[Spatial reasoning question data]

########

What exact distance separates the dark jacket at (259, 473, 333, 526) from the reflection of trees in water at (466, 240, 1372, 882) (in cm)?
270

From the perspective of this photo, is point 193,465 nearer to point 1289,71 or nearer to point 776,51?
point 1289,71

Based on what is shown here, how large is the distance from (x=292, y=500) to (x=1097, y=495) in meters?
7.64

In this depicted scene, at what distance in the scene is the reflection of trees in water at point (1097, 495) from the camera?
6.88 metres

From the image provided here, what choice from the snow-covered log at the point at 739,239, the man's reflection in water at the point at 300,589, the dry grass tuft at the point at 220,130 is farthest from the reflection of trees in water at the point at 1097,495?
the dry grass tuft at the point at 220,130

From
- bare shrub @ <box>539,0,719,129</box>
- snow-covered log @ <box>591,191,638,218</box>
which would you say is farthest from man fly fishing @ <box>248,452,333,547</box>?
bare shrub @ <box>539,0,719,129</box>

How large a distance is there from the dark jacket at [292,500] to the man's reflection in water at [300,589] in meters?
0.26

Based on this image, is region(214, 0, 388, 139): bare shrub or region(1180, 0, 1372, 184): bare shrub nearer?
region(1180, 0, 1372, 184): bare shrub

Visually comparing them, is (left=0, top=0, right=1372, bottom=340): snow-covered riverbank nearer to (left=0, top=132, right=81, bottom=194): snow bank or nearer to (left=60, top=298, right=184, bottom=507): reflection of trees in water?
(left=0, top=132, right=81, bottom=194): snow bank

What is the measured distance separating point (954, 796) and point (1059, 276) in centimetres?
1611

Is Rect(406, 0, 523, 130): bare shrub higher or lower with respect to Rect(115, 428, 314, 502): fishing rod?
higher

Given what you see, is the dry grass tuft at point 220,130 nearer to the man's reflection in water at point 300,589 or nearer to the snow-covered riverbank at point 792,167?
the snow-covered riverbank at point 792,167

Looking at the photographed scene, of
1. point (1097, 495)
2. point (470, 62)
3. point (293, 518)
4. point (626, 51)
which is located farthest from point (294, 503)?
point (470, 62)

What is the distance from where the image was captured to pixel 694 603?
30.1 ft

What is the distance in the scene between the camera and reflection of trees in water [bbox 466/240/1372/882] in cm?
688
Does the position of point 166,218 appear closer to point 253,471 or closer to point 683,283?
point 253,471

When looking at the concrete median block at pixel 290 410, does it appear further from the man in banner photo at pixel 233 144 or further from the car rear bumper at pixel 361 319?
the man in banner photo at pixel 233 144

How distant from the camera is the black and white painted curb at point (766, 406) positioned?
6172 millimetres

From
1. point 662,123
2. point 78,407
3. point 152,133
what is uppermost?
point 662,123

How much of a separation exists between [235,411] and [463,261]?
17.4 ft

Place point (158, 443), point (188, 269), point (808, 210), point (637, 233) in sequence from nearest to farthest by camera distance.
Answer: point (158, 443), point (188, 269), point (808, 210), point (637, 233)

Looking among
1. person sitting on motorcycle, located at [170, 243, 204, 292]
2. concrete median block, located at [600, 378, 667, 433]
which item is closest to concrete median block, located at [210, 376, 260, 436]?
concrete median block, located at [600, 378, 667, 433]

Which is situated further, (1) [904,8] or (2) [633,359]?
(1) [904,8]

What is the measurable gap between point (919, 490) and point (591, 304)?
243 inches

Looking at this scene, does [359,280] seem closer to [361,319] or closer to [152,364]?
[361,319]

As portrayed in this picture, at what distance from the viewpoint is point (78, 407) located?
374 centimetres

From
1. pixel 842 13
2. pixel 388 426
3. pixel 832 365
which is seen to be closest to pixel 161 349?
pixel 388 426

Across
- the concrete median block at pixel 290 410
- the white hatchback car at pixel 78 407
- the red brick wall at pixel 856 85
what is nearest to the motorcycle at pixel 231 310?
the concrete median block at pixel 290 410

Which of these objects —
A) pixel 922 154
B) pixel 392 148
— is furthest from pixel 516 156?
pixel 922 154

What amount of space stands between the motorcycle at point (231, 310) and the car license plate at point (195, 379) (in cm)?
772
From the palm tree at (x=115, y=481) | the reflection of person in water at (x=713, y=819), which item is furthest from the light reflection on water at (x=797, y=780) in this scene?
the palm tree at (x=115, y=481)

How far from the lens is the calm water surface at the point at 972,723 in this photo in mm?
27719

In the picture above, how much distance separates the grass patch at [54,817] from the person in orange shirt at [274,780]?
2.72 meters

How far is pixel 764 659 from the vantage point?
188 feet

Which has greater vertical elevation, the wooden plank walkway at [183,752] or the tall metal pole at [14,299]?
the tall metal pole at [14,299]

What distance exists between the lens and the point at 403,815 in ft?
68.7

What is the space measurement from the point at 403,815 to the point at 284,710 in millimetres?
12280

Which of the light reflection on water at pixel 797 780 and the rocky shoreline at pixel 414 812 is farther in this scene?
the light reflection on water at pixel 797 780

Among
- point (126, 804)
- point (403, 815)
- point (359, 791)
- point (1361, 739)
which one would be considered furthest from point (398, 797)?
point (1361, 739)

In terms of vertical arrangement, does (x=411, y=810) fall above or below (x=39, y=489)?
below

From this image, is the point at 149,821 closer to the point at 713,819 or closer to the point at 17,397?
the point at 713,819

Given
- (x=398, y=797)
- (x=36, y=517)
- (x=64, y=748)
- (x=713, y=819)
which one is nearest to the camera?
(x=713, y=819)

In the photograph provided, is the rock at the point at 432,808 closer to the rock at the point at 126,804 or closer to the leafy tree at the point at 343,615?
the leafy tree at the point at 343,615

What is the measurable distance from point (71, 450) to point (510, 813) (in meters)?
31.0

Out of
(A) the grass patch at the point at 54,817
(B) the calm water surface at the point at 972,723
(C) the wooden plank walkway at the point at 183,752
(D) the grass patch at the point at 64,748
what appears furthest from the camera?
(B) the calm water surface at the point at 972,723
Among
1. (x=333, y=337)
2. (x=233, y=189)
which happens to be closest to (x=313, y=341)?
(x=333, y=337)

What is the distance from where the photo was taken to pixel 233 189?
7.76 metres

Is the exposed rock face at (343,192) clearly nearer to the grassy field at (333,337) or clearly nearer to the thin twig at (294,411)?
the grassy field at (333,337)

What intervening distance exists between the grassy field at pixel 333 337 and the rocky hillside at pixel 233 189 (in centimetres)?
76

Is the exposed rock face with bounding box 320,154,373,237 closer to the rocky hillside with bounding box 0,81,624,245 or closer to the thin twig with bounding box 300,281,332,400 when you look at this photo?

########

### EXERCISE:
Could you write out every one of the rows above word for word?

### FINISHED TASK:
What exact distance separates the dark jacket at (259, 473, 333, 526) from the reflection of trees in water at (466, 240, 1372, 882) (in cm)?
270

From the perspective of this photo, is point 193,465 nearer to point 1289,71 or nearer to point 776,51?
point 1289,71

Based on what is shown here, how large is the distance from (x=292, y=500) to (x=1097, y=495) in meters?
7.64

In this depicted scene, at what distance in the scene is the reflection of trees in water at point (1097, 495) from the camera?
6.88 metres

From the image provided here, what choice from the snow-covered log at the point at 739,239, the man's reflection in water at the point at 300,589, the dry grass tuft at the point at 220,130 is farthest from the reflection of trees in water at the point at 1097,495?
the dry grass tuft at the point at 220,130

From
- bare shrub @ <box>539,0,719,129</box>
- snow-covered log @ <box>591,191,638,218</box>
which would you say is farthest from man fly fishing @ <box>248,452,333,547</box>?
bare shrub @ <box>539,0,719,129</box>

How large a distance is there from the dark jacket at [292,500] to the man's reflection in water at [300,589] in meters?
0.26

Based on this image, is region(214, 0, 388, 139): bare shrub or region(1180, 0, 1372, 184): bare shrub nearer?
region(1180, 0, 1372, 184): bare shrub

Visually comparing them, is (left=0, top=0, right=1372, bottom=340): snow-covered riverbank nearer to (left=0, top=132, right=81, bottom=194): snow bank or nearer to (left=60, top=298, right=184, bottom=507): reflection of trees in water?
(left=0, top=132, right=81, bottom=194): snow bank

What is the measured distance separating point (954, 796) and point (1059, 276) in centimetres?
1611

Is Rect(406, 0, 523, 130): bare shrub higher or lower with respect to Rect(115, 428, 314, 502): fishing rod?
higher

Given what you see, is the dry grass tuft at point 220,130 nearer to the man's reflection in water at point 300,589 or nearer to the snow-covered riverbank at point 792,167?
the snow-covered riverbank at point 792,167

Looking at the photographed scene, of
1. point (1097, 495)
2. point (470, 62)
3. point (293, 518)
4. point (626, 51)
which is located farthest from point (294, 503)?
point (470, 62)

What is the distance from where the image was captured to pixel 694 603?
30.1 ft

What is the distance in the scene between the camera and reflection of trees in water [bbox 466/240/1372/882] in cm?
688
Does the position of point 166,218 appear closer to point 253,471 or closer to point 683,283?
point 253,471

When looking at the concrete median block at pixel 290 410, does it appear further from the man in banner photo at pixel 233 144 or further from the car rear bumper at pixel 361 319?
the man in banner photo at pixel 233 144

How distant from the camera is the black and white painted curb at point (766, 406) positioned?
6172 millimetres

From
1. point 662,123
2. point 78,407
3. point 152,133
what is uppermost?
point 662,123

How much of a separation exists between [235,411] and [463,261]?
17.4 ft

Place point (158, 443), point (188, 269), point (808, 210), point (637, 233) in sequence from nearest to farthest by camera distance.
Answer: point (158, 443), point (188, 269), point (808, 210), point (637, 233)

Looking among
1. person sitting on motorcycle, located at [170, 243, 204, 292]
2. concrete median block, located at [600, 378, 667, 433]
which item is closest to concrete median block, located at [210, 376, 260, 436]?
concrete median block, located at [600, 378, 667, 433]

Which is situated further, (1) [904,8] or (2) [633,359]?
(1) [904,8]

What is the measurable gap between point (919, 490) and point (591, 304)?
243 inches

Looking at this scene, does [359,280] seem closer to [361,319] or closer to [152,364]?
[361,319]

As portrayed in this picture, at what distance from the viewpoint is point (78, 407) located?
374 centimetres

From
1. pixel 842 13
2. pixel 388 426
3. pixel 832 365
which is seen to be closest to pixel 161 349?
pixel 388 426

Across
- the concrete median block at pixel 290 410
- the white hatchback car at pixel 78 407
- the red brick wall at pixel 856 85
what is nearest to the motorcycle at pixel 231 310?
the concrete median block at pixel 290 410

Which of these objects —
A) pixel 922 154
B) pixel 392 148
— is furthest from pixel 516 156?
pixel 922 154

What amount of space stands between the motorcycle at point (231, 310) and the car license plate at point (195, 379) (in cm)?
772
From the palm tree at (x=115, y=481) | the reflection of person in water at (x=713, y=819), which item is furthest from the light reflection on water at (x=797, y=780) in this scene?
the palm tree at (x=115, y=481)

How far from the lens is the calm water surface at the point at 972,723 in this photo in mm?
27719

In the picture above, how much distance separates the grass patch at [54,817] from the person in orange shirt at [274,780]?
2.72 meters

How far is pixel 764 659 from the vantage point?
188 feet

Which has greater vertical elevation, the wooden plank walkway at [183,752] or the tall metal pole at [14,299]?
the tall metal pole at [14,299]

What distance exists between the lens and the point at 403,815 in ft?
68.7

What is the space measurement from the point at 403,815 to the point at 284,710 in millimetres?
12280

Which of the light reflection on water at pixel 797 780 and the rocky shoreline at pixel 414 812 is farther in this scene?
the light reflection on water at pixel 797 780

Among
- point (126, 804)
- point (403, 815)
- point (359, 791)
- point (1361, 739)
which one would be considered furthest from point (398, 797)?
point (1361, 739)

In terms of vertical arrangement, does (x=411, y=810) fall above or below (x=39, y=489)?
below

From this image, is the point at 149,821 closer to the point at 713,819 or closer to the point at 17,397?
the point at 713,819

Given
- (x=398, y=797)
- (x=36, y=517)
- (x=64, y=748)
- (x=713, y=819)
which one is nearest to the camera?
(x=713, y=819)

In the photograph provided, is the rock at the point at 432,808 closer to the rock at the point at 126,804 or closer to the leafy tree at the point at 343,615?
the leafy tree at the point at 343,615

What is the measurable distance from point (71, 450) to point (510, 813) (in meters)?
31.0

Out of
(A) the grass patch at the point at 54,817
(B) the calm water surface at the point at 972,723
(C) the wooden plank walkway at the point at 183,752
(D) the grass patch at the point at 64,748
what appears furthest from the camera?
(B) the calm water surface at the point at 972,723
Among
1. (x=333, y=337)
2. (x=233, y=189)
which happens to be closest to (x=313, y=341)?
(x=333, y=337)

What is the distance from where the photo was taken to pixel 233 189?
7.76 metres

Is the exposed rock face at (343,192) clearly nearer to the grassy field at (333,337) or clearly nearer to the thin twig at (294,411)?
the grassy field at (333,337)

What intervening distance exists between the grassy field at pixel 333 337 and the rocky hillside at pixel 233 189 (in centimetres)?
76

Is the exposed rock face with bounding box 320,154,373,237 closer to the rocky hillside with bounding box 0,81,624,245 or closer to the thin twig with bounding box 300,281,332,400 when you look at this photo?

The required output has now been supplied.